While my job was to allocate and distribute the jobs and the resources, always the budget and the deadline in mind, to take part in designing the database and the framework, always the liking of the other developers in mind, to set up the web service, always the demand of the customer in mind, and to be the management-development interface, always both sides this of the management and this of the software developers in mind, the developers could concentrate on the real work: the development. This sounds like I am not that pleased with my job as a project manager but this is not true. I have to admit that I like to be under that stress of having several tasks to be under that pressure of trying to do a job within a given budget, to work up a sweat while deadline approaches and all that stuff but I miss that coding. I am a software developer and the job is everything I live for but where are the good old days where I was given a milestone and a target specification and I just was heading for the goal, where I spent nights over nights in front of my flickering monitor looking how to create a high-performance function, where my only worry was to minimize table-lookups on a database or to minimize function calls or to encapsulate some classes. I miss those days but that’s the way life goes.
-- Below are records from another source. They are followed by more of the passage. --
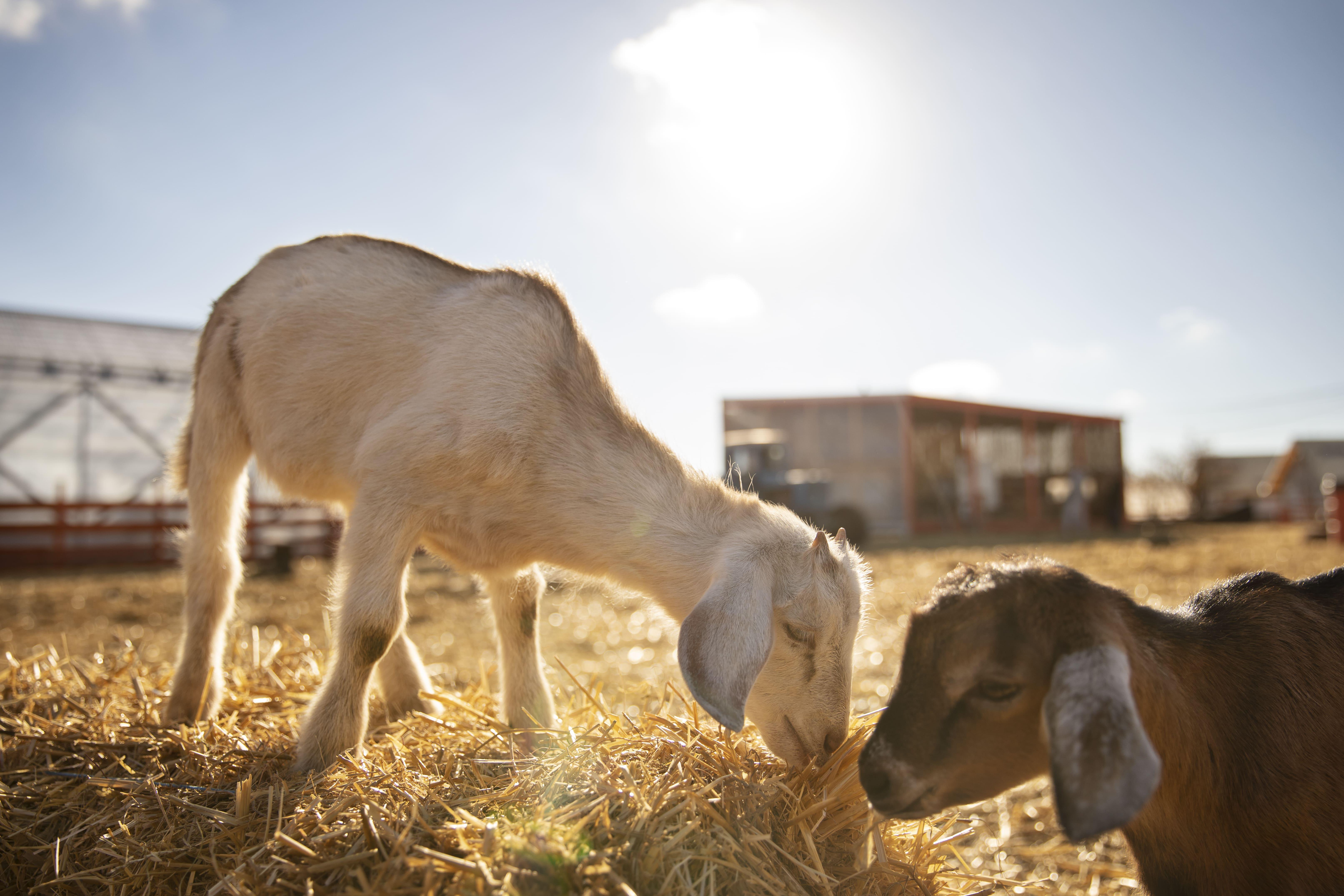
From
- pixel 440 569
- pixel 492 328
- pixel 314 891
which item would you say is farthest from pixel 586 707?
pixel 440 569

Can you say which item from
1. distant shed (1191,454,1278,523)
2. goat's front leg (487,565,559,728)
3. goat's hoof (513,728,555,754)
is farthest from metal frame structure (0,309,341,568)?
distant shed (1191,454,1278,523)

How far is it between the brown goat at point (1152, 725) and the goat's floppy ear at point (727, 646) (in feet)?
1.19

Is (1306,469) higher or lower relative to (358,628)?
lower

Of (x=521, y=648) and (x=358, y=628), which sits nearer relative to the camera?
(x=358, y=628)

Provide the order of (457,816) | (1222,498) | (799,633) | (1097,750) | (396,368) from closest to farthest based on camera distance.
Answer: (1097,750)
(457,816)
(799,633)
(396,368)
(1222,498)

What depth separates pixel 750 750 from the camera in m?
2.59

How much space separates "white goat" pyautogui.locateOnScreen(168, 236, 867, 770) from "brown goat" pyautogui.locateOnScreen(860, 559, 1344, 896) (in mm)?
477

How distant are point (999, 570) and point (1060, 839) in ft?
5.86

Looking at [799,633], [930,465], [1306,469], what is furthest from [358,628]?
[1306,469]

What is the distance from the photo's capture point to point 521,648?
131 inches

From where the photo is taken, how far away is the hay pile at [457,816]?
1793 millimetres

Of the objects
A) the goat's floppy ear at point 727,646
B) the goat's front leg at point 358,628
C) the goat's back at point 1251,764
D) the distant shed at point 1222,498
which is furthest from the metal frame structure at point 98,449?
the distant shed at point 1222,498

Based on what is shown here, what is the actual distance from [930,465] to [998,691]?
2459cm

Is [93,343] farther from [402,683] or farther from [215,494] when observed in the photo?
[402,683]
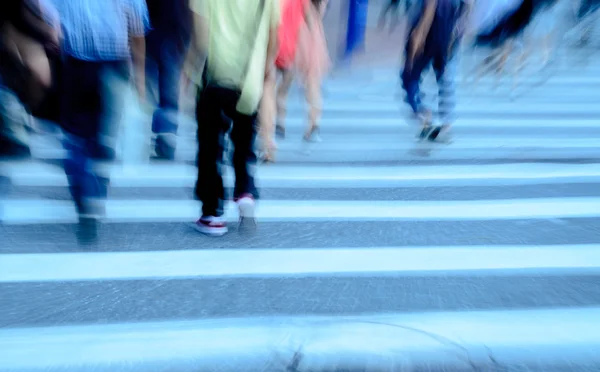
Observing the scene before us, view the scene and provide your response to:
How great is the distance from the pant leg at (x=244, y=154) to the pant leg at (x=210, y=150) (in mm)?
114

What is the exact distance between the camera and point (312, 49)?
22.3ft

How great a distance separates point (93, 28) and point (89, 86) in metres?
0.33

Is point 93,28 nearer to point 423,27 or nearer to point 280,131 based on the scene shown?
point 280,131

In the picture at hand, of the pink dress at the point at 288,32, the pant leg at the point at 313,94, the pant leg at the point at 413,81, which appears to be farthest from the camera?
the pant leg at the point at 413,81

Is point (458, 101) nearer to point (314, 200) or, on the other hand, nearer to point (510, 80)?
point (510, 80)

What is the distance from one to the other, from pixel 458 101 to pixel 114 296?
7.98 metres

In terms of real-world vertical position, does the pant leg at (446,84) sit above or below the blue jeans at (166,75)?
above

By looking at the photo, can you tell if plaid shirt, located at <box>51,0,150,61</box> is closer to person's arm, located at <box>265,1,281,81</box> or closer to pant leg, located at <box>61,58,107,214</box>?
pant leg, located at <box>61,58,107,214</box>

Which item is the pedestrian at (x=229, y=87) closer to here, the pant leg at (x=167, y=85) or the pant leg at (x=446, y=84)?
the pant leg at (x=167, y=85)

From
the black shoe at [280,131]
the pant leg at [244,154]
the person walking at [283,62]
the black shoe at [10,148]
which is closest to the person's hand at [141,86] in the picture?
the person walking at [283,62]

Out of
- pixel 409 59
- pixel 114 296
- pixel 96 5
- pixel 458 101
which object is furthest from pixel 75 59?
pixel 458 101

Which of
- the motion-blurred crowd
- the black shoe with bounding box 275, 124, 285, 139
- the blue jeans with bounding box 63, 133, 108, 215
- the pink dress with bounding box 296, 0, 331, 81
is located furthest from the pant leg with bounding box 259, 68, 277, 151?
the blue jeans with bounding box 63, 133, 108, 215

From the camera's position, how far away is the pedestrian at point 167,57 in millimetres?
6234

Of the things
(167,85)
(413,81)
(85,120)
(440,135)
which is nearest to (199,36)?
(85,120)
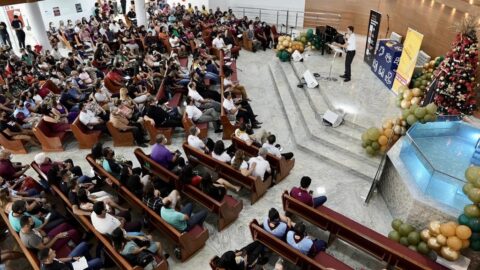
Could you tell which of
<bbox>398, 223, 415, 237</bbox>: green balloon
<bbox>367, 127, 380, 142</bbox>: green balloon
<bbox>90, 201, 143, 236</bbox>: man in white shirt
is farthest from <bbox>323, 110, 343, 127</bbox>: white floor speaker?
<bbox>90, 201, 143, 236</bbox>: man in white shirt

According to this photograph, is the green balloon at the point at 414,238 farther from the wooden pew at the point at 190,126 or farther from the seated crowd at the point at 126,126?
the wooden pew at the point at 190,126

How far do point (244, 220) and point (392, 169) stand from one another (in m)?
2.60

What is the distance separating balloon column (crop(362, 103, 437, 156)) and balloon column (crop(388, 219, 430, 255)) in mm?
1812

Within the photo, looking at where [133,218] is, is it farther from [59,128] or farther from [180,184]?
[59,128]

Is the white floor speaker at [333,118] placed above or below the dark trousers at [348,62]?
below

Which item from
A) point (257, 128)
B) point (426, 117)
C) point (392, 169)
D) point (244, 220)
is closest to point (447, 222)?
point (392, 169)

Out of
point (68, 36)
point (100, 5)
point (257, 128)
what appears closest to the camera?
point (257, 128)

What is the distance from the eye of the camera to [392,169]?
555cm

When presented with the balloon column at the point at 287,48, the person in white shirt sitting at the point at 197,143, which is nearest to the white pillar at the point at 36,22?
the balloon column at the point at 287,48

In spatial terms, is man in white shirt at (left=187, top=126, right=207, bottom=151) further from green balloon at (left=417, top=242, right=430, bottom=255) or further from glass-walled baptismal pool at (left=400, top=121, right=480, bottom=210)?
green balloon at (left=417, top=242, right=430, bottom=255)

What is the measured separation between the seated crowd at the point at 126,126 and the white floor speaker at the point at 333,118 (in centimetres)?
153

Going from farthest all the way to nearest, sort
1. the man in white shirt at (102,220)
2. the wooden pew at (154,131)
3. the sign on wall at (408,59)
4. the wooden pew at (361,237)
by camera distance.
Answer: the sign on wall at (408,59) → the wooden pew at (154,131) → the wooden pew at (361,237) → the man in white shirt at (102,220)

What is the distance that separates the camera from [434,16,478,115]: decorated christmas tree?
20.8 feet

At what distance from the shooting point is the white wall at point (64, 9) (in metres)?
15.0
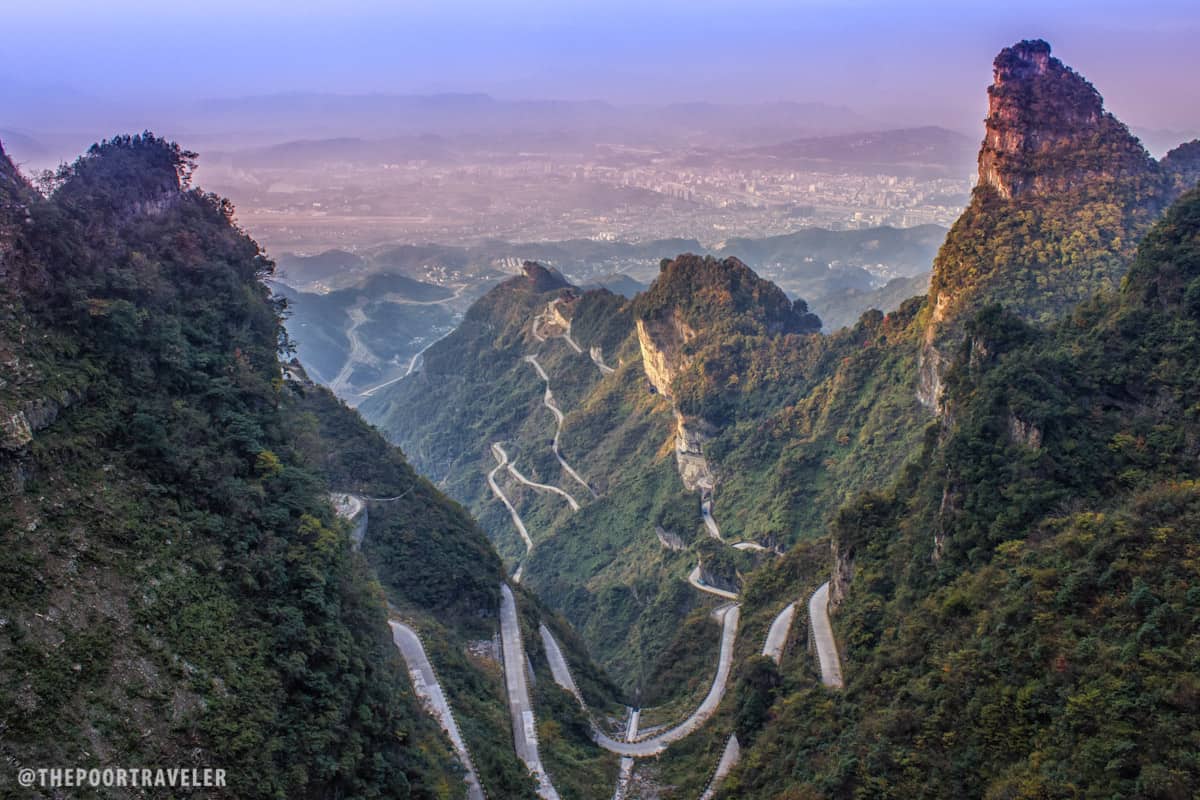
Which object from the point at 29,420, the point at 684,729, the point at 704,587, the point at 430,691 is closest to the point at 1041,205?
the point at 704,587

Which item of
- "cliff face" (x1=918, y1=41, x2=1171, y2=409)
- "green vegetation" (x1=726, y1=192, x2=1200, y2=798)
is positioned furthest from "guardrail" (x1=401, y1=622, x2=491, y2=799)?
"cliff face" (x1=918, y1=41, x2=1171, y2=409)

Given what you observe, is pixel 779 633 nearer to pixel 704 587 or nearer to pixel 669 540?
pixel 704 587

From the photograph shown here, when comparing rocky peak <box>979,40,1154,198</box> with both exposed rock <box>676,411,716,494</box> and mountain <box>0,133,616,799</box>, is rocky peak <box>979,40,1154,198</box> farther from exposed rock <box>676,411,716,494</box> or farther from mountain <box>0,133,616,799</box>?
mountain <box>0,133,616,799</box>

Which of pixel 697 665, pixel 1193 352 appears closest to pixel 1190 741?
pixel 1193 352

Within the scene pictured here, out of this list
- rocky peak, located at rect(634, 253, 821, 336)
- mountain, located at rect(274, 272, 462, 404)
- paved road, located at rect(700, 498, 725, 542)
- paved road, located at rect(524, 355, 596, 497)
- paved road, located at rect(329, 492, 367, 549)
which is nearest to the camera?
paved road, located at rect(329, 492, 367, 549)

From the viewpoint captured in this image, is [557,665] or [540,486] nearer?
[557,665]

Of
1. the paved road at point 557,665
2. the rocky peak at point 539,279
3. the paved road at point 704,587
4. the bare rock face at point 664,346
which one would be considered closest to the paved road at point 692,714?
the paved road at point 557,665
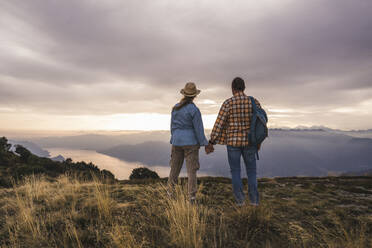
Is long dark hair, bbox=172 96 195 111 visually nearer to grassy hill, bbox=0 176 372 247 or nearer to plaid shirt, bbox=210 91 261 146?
plaid shirt, bbox=210 91 261 146

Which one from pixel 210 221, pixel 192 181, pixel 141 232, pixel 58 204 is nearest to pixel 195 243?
pixel 141 232

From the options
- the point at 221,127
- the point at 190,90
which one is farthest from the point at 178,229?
the point at 190,90

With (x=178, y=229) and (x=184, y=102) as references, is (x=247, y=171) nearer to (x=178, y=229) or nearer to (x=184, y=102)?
(x=184, y=102)

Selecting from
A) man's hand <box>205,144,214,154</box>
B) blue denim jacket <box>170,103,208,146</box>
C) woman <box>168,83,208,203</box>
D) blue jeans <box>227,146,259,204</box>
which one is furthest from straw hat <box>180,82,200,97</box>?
blue jeans <box>227,146,259,204</box>

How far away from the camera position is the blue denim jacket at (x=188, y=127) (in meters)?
4.30

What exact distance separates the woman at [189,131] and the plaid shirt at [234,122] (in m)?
0.37

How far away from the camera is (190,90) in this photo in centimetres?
446

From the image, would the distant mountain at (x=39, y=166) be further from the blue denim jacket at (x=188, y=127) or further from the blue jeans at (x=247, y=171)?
the blue jeans at (x=247, y=171)

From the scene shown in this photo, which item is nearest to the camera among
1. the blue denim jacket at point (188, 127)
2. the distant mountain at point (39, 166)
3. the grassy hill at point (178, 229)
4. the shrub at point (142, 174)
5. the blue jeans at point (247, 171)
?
the grassy hill at point (178, 229)

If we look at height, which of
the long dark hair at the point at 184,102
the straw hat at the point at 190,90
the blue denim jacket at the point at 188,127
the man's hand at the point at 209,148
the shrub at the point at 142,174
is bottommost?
the shrub at the point at 142,174

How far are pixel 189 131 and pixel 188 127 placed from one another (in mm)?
100

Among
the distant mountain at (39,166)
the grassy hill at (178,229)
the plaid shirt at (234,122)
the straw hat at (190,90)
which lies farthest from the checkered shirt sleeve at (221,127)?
the distant mountain at (39,166)

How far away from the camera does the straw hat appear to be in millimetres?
4445

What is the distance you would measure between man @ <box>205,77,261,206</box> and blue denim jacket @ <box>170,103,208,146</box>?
0.98ft
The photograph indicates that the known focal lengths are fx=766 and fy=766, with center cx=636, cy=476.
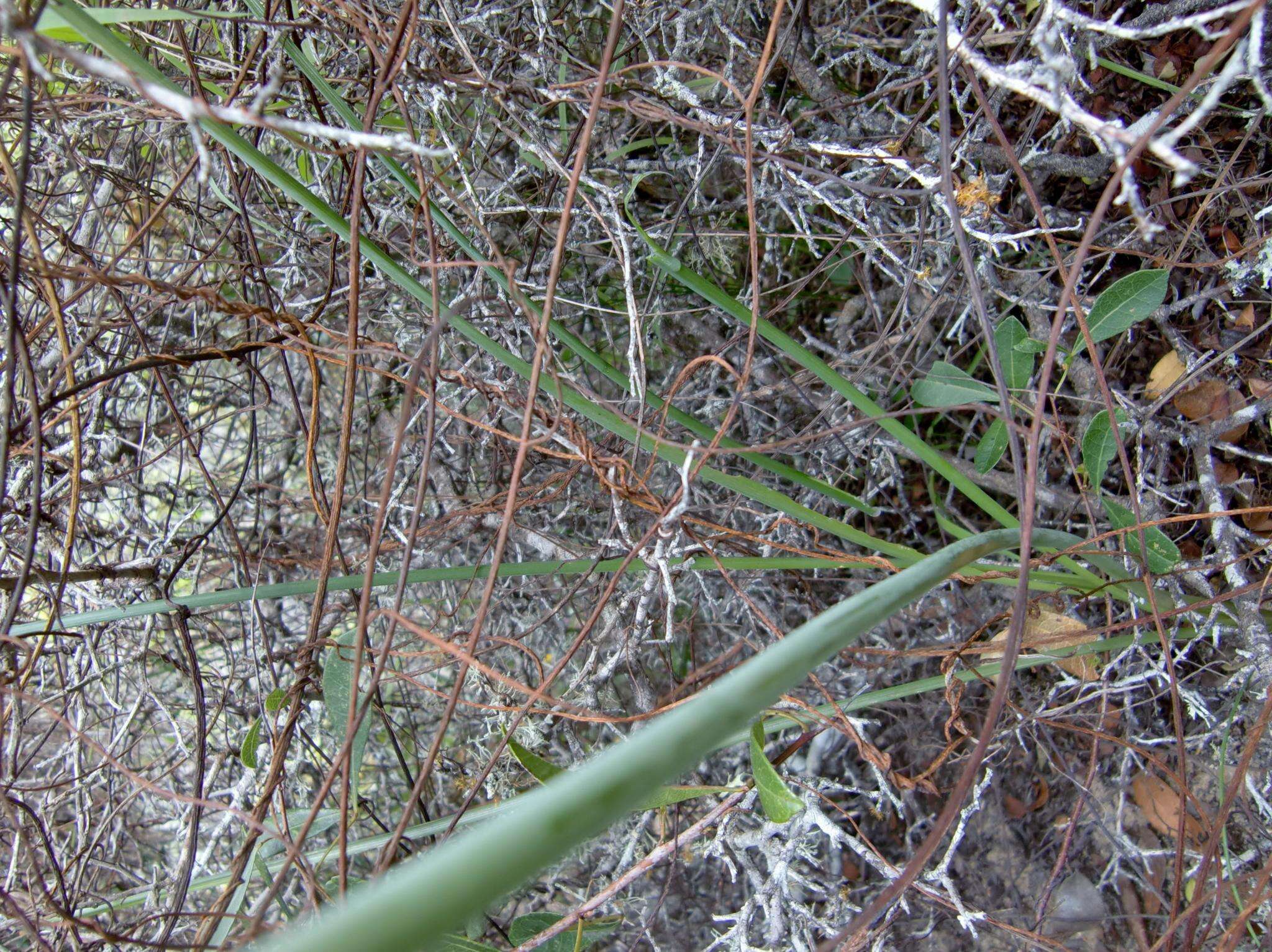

Today I explain the developer what the management wants the application to do and trying to explain the customer what the developers need for working all this out or how long several tasks will take until they are finished.
Time changes and so some things also are changing. I try to get involved in as many developer-related work as possible and I also try to make as most work (coding and database design) as possible but compared with the other stuff this is only about 30% of the work. The other 70% are for meetings, reviews, time tracking of co-workers, recalculating budget, dividing the time…. all that stuff a software developer doesn’t do in usual. And you know what? Nevertheless I like it…
Never mind. I’m still a software developer and I always will be.